*Passage:*
══════════

Three risks: (1) Security — sensitive fields (password hash, internal flags) leak to clients. (2) LazyInitializationException — Jackson serializes proxied collections outside an open session. (3) Tight coupling — any DB schema change (rename column, add audit field) breaks your API contract. DTOs provide a stable, intentional API surface.
2. How does MapStruct work internally?
MapStruct is a Java annotation processor that runs at compile time. It reads @Mapper interfaces, inspects source/target types via the Java compiler's type system, and generates plain Java implementation classes with direct getter/setter calls. No reflection, no runtime bytecode generation. The generated code is visible in target/generated-sources.
3. What is the difference between MapStruct and ModelMapper?
MapStruct generates code at compile time — type-safe, fast, debuggable. ModelMapper uses runtime reflection — flexible but slower (5-25x), harder to debug, and fails at runtime instead of compile time. MapStruct catches mapping errors during build; ModelMapper may silently map wrong fields due to naming conventions.
4. How do you handle PATCH updates with MapStruct?
Use @MappingTarget with nullValuePropertyMappingStrategy = IGNORE. MapStruct generates code that only sets fields when the source is non-null, leaving existing values intact for null fields in the request.
5. How do you map between different field names?

══════════

*Required action 1:*
List the three risks named at the start of the MapStruct Q&A.
*Required action 2:*
Continue the MapStruct Q&A from the point where it stops.

Stored data entries
══════════

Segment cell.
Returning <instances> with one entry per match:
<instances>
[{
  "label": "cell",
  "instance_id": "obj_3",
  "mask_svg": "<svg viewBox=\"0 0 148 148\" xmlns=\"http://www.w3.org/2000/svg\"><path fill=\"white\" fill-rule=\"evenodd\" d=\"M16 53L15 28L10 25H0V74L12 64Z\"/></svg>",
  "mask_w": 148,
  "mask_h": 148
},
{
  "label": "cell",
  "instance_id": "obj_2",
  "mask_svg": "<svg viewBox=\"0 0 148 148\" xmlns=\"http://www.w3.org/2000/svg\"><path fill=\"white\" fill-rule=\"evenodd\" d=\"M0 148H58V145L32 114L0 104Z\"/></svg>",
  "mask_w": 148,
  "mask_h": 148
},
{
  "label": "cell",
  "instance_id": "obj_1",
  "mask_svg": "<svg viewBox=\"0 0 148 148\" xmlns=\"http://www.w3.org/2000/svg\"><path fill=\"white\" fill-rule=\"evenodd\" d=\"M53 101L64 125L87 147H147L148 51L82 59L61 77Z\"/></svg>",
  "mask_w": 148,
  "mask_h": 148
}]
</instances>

══════════

*Written reply 1:*
Security, LazyInitializationException, and tight coupling.

*Written reply 2:*
Use @Mapping(source = "fieldA", target = "fieldB"). For nested fields: @Mapping(source = "address.city", target = "cityName"). For constants: @Mapping(target = "type", constant = "USER"). For expressions: @Mapping(target = "fullName", expression = "java(first + \" \" + last)").
6. Explain the Request DTO vs Response DTO pattern.
Request DTOs define what you accept — validated, minimal, no IDs for creation. Response DTOs define what you expose — computed fields, formatted values, no secrets. They evolve independently. A single entity might have CreateRequest, UpdateRequest, PatchRequest, DetailResponse, ListResponse, and SummaryResponse DTOs.
7. What are Spring Data JPA projections and when should you use them?
Interface-based projections let Spring generate implementations that only fetch declared fields from the DB. Use for simple read-only queries where a full DTO + mapper is overkill. Limitations: no complex transformations, no write support, harder to test/mock (proxy objects), and only work within the Spring Data repository layer.
8. How does MapStruct handle collections and nested objects?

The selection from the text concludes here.